◆ Consigne:
Rédigez la suite du discours de clôture de l'année académique 2013-2014, en commençant juste après sa dernière phrase.
##### Texte étudié #####
Discours du P. Alexandre Siniakov, recteur du Séminaire, à la cérémonie de clôture de l'année académique 2013-2014



Voici le texte intégral du discours prononcé par le P. Alexandre Siniakov, recteur du Séminaire, à la cérémonie de clôture de l'année académique 2013-2014, le 27 juin 2014:


Cinq ans de miracles, d’actions exaltantes, mais aussi de peines et de combats nous séparent du jour – c’était le 31 août 2009 – où nous avons reçu les clefs de la Maison Sainte-Geneviève des mains des sœurs Auxiliatrices et du moment où les premiers de nos séminaristes se sont installés, à leur place, à Épinay-sous-Sénart. Notre joie fut celle d’œuvrer à un projet apostolique dont nous croyions qu’il serait agréable à Dieu ; c’est la joie d’offrir à de jeunes gens qui ont décidé de donner leur vie au Christ les moyens d’étudier et de découvrir de nouveaux horizons. Notre combat fut et reste celui de montrer le bien-fondé pour de futurs prêtres d’étudier dans un contexte universitaire laïc, de s’ouvrir à des sciences dites profanes (sans oublier, bien sûr, celles qui touchent à la théologie et à l’héritage de l’Église), de rencontrer et de se lier d’amitié avec des chrétiens d’autres Églises, avec des croyants d’autres religions, avec des personnes qui ont des convictions différentes des nôtres.

Qui aurait cru, il y a encore six ans, qu’en région parisienne il y aurait un séminaire orthodoxe du patriarcat de Moscou ? Pourtant, il y avait un remarquable précédent : ce sont le séminaire et la communauté monastique qui ont existé de 1958 à 1963 à Villemoisson, sous le patronage de Mgr Nicolas Eremine, métropolite de Chersonèse, exarque du patriarche de Moscou en Europe occidentale. Cet établissement qui a succédé aux cours pastoraux auprès de l’église des Trois-Saints-Docteurs à Paris et était dirigé par Mgr Alexis van der Mensbrugghe, formait des futurs prêtres, mais aussi des théologiens laïcs. Parmi ses enseignants figuraient le P. Lev Liperovsky, le P. Sophrony Sakharov, le P. Dimitri Sobolev, Vladimir Lossky, Léonide Ouspensky. L’étonnante histoire de cette institution – véritable prédécesseur de notre séminaire – est brillamment décrite par Victor Smirnov dans le numéro 2014 de Slavonika, notre revue annuelle.
##### Données fournies #####
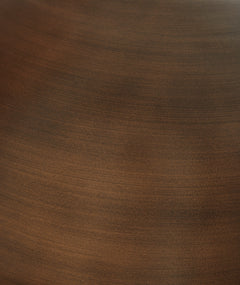 Antique Copper Finish table lamp, product view 5 - 5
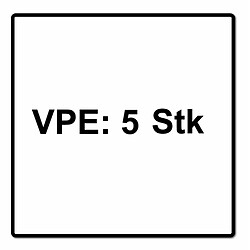 Fein Lame de scie E-Cut Starlock Plus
#####
◆ Réponse:
Cinq ans, c’est exactement la période pendant laquelle le séminaire de Villemoisson a survécu. Notre séminaire est en train de franchir ce cap décisif. Je suis convaincu que les prières de nos prédécesseurs nous aident, autant que leur expérience. Mais nous ne serions même pas arrivés à ce seuil s’il n’y avait pas la confiance et le soutien du patriarche Cyrille. Comme aux belles heures de la communauté de Villemoisson, le lien avec l’Église-mère est la garantie de la stabilité pour notre séminaire et sa vitalité dépend de la force de la communion que nous entretenons avec le patriarcat, avec nos diocèses d’origines, avec les séminaires et les académies de théologie de notre Église.

Il est évident aussi que notre séminaire ne serait pas ce qu’il est aujourd’hui sans la fidélité de nos bienfaiteurs, parmi lesquels Mme Irina Abramovich occupe, avec une admirable constance, la première place. La persévérance de notre évêque et le travail dévoué de nos formateurs méritent d’être salués également, ainsi que l’engagement généreux de nos bénévoles laïcs, toujours de plus en plus diligents et de plus en plus nombreux. Nous avons plus que jamais besoin de vous tous, de votre amitié et de votre constance.


Résultats

En cinq ans, notre Séminaire a formé onze séminaristes en interne et une douzaine de personnes qui ont suivi la formation externe. Cette année, deux de nos élèves achèvent leur formation : il s’agit de Stanislav Chernov qui soutiendra en septembre son mémoire de master, consacré à Olivier Clément et préparé sous la direction de M. Pierre Gonneau à l’École pratique des hautes études ; et d’Andrey Gudko qui termine sa licence de théologie à l’Institut catholique de Paris. Par ailleurs, Sergey Volkov a fini sa licence de philosophie à l’Université Paris-Sorbonne et continue en master à l’EHESS.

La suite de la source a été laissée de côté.